Libya was declared “liberated” a few days after his death on October 20, 2011, and while its new rulers have led the nation to elections, they have struggled to impose their authority on a country awash with weapons.
Speaking on Libyan television late on Friday, the national congress leader singled out the town of Bani Walid, some 160 kms (100 miles) south of Tripoli, a former Gaddafi stronghold which has seen deadly clashes in the last few days as the army struggles to impose order.
“The campaign to liberate the country has not been fully completed,” Magarief said.
He cited “delays” in the formation of the army and police and the failure to disarm and integrate former rebels.
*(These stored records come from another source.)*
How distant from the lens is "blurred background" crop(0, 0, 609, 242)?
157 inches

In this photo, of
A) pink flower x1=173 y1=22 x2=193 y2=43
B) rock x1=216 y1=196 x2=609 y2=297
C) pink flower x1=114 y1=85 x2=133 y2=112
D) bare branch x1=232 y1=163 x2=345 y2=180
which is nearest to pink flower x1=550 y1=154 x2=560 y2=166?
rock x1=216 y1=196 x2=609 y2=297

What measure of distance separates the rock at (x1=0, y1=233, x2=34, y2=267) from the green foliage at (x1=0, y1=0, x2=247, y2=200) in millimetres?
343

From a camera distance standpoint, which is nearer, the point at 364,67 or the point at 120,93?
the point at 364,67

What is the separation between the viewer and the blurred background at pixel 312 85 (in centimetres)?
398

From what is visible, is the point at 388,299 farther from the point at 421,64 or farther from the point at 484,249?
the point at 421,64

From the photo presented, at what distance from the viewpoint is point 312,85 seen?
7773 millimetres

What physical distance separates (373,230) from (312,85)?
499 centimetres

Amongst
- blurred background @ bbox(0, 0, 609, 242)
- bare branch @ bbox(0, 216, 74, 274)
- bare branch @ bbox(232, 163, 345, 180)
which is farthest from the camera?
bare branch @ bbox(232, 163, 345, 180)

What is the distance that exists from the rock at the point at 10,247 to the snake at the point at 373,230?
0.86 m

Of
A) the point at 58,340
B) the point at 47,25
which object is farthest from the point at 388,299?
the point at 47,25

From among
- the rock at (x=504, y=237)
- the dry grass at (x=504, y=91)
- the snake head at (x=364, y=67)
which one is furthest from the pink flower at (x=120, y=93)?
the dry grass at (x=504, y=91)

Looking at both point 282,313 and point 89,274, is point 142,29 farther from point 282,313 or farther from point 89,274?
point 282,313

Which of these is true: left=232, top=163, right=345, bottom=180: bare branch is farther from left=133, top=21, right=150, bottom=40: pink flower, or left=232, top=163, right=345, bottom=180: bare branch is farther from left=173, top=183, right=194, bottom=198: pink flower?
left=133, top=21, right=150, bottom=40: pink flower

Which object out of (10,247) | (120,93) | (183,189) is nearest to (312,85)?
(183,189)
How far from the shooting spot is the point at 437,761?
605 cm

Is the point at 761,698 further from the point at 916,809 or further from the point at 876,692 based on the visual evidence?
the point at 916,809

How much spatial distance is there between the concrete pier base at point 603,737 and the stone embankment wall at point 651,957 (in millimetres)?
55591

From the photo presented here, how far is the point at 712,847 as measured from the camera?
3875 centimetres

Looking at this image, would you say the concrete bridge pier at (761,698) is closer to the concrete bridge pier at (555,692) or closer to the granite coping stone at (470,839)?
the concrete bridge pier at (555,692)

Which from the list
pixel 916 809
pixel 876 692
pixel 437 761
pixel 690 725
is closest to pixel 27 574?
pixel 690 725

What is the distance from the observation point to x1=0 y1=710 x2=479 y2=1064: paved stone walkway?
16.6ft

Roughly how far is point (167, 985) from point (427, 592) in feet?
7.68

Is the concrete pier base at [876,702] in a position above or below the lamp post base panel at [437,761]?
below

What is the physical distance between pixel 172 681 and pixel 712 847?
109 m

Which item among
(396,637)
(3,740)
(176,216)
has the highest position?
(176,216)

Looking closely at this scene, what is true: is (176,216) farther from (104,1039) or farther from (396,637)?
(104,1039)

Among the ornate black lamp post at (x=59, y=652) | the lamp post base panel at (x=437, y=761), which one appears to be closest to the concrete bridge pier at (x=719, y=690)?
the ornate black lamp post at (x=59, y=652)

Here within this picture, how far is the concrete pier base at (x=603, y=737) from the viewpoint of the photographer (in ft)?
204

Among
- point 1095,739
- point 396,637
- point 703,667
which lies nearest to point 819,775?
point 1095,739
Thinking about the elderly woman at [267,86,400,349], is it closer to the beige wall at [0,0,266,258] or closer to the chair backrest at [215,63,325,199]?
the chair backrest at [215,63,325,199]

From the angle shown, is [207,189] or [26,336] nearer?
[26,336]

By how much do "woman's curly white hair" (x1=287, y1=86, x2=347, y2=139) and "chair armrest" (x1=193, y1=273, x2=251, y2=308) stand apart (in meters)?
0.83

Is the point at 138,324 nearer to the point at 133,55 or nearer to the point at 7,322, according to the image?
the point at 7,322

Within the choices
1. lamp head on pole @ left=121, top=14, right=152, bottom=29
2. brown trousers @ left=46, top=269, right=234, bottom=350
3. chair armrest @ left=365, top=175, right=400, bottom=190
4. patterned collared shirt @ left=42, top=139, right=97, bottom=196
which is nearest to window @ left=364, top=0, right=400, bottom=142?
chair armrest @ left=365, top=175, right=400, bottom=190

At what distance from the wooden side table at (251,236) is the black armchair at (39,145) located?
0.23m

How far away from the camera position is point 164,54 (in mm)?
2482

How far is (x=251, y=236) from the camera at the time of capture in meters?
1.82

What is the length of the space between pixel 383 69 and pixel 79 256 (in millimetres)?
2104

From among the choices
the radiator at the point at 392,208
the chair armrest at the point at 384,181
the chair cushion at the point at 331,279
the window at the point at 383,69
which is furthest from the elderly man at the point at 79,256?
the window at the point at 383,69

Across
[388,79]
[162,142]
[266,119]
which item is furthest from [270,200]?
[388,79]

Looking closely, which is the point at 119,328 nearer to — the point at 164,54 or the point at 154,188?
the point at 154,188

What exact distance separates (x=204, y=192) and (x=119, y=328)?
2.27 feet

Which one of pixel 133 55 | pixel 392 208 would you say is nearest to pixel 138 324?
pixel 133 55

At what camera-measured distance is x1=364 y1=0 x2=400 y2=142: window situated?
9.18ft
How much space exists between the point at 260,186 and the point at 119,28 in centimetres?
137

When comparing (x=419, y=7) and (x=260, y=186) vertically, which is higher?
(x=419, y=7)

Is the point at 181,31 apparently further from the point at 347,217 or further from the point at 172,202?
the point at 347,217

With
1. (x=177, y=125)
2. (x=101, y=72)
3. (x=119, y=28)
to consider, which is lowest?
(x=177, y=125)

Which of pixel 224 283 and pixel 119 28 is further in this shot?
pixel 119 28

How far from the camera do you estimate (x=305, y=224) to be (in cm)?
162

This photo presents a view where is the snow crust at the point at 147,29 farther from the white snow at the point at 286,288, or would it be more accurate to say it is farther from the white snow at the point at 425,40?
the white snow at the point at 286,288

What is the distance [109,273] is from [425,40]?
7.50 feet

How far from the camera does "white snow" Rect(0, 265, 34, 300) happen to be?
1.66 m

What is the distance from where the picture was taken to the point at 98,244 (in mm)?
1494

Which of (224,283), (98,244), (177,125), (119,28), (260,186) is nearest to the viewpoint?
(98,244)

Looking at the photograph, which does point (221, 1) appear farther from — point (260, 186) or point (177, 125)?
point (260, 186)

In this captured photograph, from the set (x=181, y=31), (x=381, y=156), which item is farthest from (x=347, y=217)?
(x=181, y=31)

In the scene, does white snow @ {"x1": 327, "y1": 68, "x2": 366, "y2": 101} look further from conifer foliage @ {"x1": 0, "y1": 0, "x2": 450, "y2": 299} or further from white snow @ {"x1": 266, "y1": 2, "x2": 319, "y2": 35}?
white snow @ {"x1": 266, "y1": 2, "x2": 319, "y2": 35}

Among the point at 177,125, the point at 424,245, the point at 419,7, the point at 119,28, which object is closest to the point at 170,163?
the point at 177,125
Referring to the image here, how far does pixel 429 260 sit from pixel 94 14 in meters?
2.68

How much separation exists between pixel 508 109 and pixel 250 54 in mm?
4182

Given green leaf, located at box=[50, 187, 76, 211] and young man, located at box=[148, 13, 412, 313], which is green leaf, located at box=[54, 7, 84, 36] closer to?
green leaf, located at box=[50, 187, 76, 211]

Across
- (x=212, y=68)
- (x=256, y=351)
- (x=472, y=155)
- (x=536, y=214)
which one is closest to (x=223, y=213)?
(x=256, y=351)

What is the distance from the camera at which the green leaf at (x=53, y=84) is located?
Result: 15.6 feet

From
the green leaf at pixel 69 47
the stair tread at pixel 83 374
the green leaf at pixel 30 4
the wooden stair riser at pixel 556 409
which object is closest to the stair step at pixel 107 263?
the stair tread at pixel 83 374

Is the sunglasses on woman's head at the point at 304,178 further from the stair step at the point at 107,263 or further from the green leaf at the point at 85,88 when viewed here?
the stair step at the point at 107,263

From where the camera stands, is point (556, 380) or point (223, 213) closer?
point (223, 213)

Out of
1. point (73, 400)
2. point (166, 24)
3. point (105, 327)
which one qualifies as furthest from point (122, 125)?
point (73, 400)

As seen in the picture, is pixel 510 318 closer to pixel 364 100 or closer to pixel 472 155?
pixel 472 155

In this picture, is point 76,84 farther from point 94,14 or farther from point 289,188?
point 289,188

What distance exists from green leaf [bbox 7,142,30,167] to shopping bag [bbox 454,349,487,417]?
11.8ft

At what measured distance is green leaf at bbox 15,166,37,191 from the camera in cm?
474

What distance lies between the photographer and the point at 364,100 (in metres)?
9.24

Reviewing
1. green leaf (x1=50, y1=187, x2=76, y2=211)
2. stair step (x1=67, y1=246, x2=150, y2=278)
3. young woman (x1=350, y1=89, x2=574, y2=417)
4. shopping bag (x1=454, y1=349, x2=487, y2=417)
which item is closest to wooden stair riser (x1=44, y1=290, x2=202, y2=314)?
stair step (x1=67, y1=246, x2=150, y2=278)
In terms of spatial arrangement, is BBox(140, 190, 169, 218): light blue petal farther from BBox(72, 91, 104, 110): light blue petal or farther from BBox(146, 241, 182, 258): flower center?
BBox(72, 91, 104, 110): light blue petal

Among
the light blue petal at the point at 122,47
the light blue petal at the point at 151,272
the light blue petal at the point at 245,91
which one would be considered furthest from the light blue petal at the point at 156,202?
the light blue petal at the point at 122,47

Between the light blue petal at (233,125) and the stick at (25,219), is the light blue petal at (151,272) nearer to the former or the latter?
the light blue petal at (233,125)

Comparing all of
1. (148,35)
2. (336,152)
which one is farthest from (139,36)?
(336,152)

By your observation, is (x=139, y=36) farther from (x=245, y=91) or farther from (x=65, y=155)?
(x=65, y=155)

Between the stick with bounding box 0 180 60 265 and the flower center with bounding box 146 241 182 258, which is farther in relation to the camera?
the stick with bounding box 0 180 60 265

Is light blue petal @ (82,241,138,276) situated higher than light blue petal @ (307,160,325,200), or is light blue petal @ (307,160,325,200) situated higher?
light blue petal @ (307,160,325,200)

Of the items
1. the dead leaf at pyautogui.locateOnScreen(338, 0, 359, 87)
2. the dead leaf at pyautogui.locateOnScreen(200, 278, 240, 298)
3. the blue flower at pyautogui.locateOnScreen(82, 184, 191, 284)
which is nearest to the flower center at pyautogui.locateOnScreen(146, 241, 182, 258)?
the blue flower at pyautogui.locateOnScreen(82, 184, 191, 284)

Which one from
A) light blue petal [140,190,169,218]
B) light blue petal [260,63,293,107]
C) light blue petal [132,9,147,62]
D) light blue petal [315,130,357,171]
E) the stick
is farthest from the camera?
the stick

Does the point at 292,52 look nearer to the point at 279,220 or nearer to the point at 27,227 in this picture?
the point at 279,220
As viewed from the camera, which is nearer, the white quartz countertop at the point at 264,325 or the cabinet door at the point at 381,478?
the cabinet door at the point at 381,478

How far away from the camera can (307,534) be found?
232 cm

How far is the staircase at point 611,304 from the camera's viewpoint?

“This lack of care has led to the spread of chaos that has lured the old regime to infiltrate the country’s institutions inside and to conspire with the regime loyalists on the outside,” Magarief said.
“And the chaos has lured others to kidnappings, stealing, and to create non-legitimate prisons. What has happened in Bani Walid in the last few days falls under this … it has become a safe haven for a large number of those who are outside of the law.”
Militias, aligned with the Defence Ministry, have shelled the hilltop town of 70,000 for several days and a spokesman for Bani Walid fighters, Colonel Salem al-Wa’er said fighting had started again on Saturday morning.
Many of those in the militias were from the rival town of Misrata, which was enraged by the death of rebel fighter Omran Shaban after two months in detention in Bani Walid.
Shaban, from Misrata, was the man who found Gaddafi hiding in a drain pipe in Sirte on October 20, 2011.
Libya’s congress ordered the Defence and Interior Ministries to find those responsible for abducting Shaban and suspected of torturing him to death. It gave Bani Walid a deadline to hand them over.
The army chief of staff said on Thursday the army was heading to the town to try and restore order.
“This is not targeting a region, a tribe, or unarmed civilians but outlawed men,” Magarief said.
Tensions between Misrata and Bani Walid underscore the challenge Libya’s new rulers face in reconciling groups with long-running grievances.
While Misrata spent weeks under siege by Gaddafi forces in last year’s war, Bani Walid was one of the towns that remained loyal to Gaddafi longest. It remains isolated from the rest of Libya and former rebels say it still harbors pockets of support for the old government.